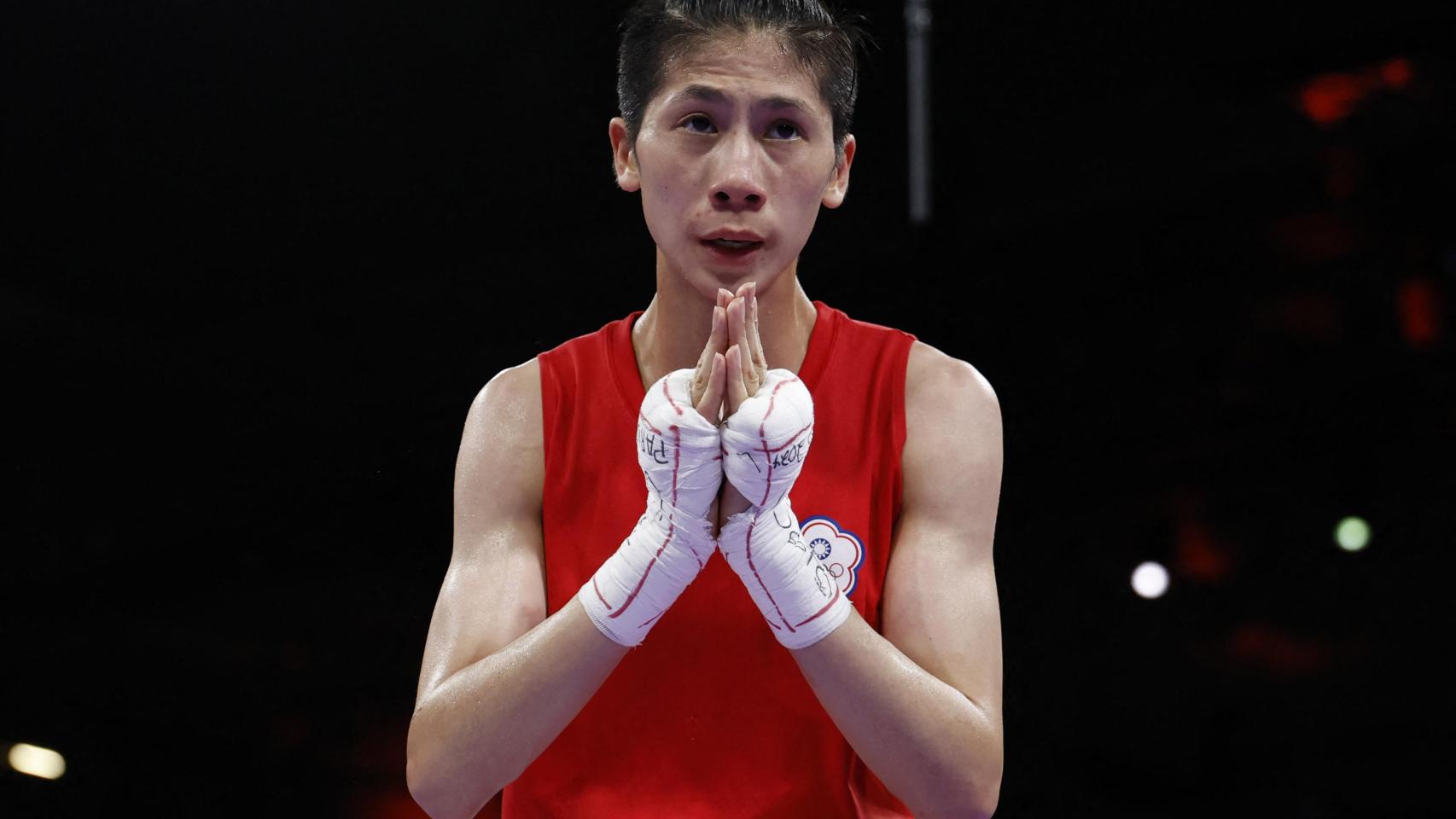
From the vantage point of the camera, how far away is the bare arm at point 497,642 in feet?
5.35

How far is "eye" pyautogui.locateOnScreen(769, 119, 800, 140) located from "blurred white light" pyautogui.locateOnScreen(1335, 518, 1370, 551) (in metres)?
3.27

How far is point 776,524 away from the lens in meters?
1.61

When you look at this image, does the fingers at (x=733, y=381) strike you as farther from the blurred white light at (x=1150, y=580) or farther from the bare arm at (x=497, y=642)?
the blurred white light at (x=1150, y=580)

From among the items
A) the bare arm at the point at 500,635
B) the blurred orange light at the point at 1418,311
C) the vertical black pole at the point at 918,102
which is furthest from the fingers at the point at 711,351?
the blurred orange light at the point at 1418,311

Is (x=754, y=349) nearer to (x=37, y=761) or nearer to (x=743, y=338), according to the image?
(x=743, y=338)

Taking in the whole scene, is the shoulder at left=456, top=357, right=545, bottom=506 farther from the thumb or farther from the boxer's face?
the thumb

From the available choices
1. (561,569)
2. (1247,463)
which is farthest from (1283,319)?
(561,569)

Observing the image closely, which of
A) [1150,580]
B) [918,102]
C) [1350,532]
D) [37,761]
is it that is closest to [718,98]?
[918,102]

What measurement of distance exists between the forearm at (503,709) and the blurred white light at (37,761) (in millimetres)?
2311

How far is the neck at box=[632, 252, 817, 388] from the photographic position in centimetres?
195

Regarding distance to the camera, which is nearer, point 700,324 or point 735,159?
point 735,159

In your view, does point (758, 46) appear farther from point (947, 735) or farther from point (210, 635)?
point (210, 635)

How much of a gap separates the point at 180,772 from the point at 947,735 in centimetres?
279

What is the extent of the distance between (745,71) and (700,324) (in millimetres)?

------------------------

The request →
Copy out every item above word for word, leaving out the pictures.

Right answer →
From the vantage point of the camera, how far away is the bare arm at point 497,642 in feet?
5.35

How far is "eye" pyautogui.locateOnScreen(769, 119, 800, 140) located from "blurred white light" pyautogui.locateOnScreen(1335, 518, 1370, 551) (in metres)?
3.27

How far is point 776,524 away from the lens in meters?
1.61

When you look at this image, does the fingers at (x=733, y=381) strike you as farther from the blurred white light at (x=1150, y=580) or farther from the bare arm at (x=497, y=642)?
the blurred white light at (x=1150, y=580)

From among the items
A) the bare arm at the point at 500,635
B) the blurred orange light at the point at 1418,311
C) the vertical black pole at the point at 918,102
which is furthest from the fingers at the point at 711,351?
the blurred orange light at the point at 1418,311

Is (x=754, y=349) nearer to (x=37, y=761) or nearer to (x=743, y=338), according to the image?
(x=743, y=338)

Taking in the whole scene, is the shoulder at left=456, top=357, right=545, bottom=506 farther from the thumb or farther from the boxer's face?
the thumb

From the available choices
1. (561,569)
2. (1247,463)
which is farthest from (1283,319)?
(561,569)

Observing the image closely, which of
A) [1150,580]
B) [918,102]
C) [1350,532]
D) [37,761]
is it that is closest to [718,98]?
[918,102]

What measurement of distance exists between the forearm at (503,709) and the blurred white light at (37,761) (in millimetres)?
2311

How far is the neck at box=[632, 252, 817, 388] from the photographic position in centimetres?
195

Regarding distance to the camera, which is nearer, point 700,324 or point 735,159?
point 735,159

In your view, does point (758, 46) appear farther from point (947, 735) or farther from point (210, 635)?
point (210, 635)

How much of a gap separates the point at 180,772 from the point at 947,735 in centimetres?
279

What is the extent of the distance between (745,71) and (700,324) (in millimetres)?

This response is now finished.